Evo: A New Approach to Genomic Sequencing
Researchers have developed a system called Evo that leverages the power of large language models (LLMs) to understand and generate genomic sequences.The core principle behind Evo is its ability to “link nucleotide-level patterns to kilobase-scale genomic context,” meaning it can interpret genomic DNA fragments much like an LLM interprets text, and produce relevant outputs. This allows evo to predict and even create functional genetic material.

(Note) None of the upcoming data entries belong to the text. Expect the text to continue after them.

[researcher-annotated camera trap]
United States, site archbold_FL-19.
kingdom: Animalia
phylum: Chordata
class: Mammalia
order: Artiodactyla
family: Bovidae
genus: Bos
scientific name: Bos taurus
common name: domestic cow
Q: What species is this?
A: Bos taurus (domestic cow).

Initial tests focused on Evo’s ability to reconstruct known proteins. When provided with incomplete gene sequences – as little as 30% – Evo successfully predicted a meaningful portion of the missing information, achieving 85% completion. With 80% of a gene sequence provided, Evo accurately reconstructed the entire sequence. Furthermore,it demonstrated the ability to identify and reinstate missing genes within established functional clusters.
This accuracy stems from Evo’s extensive training on a vast dataset of bacterial genomes. This training enabled the system to recognise critical regions within proteins and, when making alterations to sequences, to confine those changes to areas were genetic variation is naturally tolerated. Essentially, Evo has learned the evolutionary constraints governing gene structure and function.
To explore Evo’s potential for innovation, the researchers challenged it to generate entirely new protein sequences. They focused on bacterial toxins, frequently enough paired with antitoxins to protect the producing cell. The team designed a novel toxin, distantly related to known toxins and lacking a corresponding antitoxin, and used its sequence as a prompt for Evo. To ensure novelty, any generated sequences resembling known antitoxins were excluded from the results. This experiment aimed to determine if Evo could produce genuinely new genetic information, rather than simply replicating existing sequences.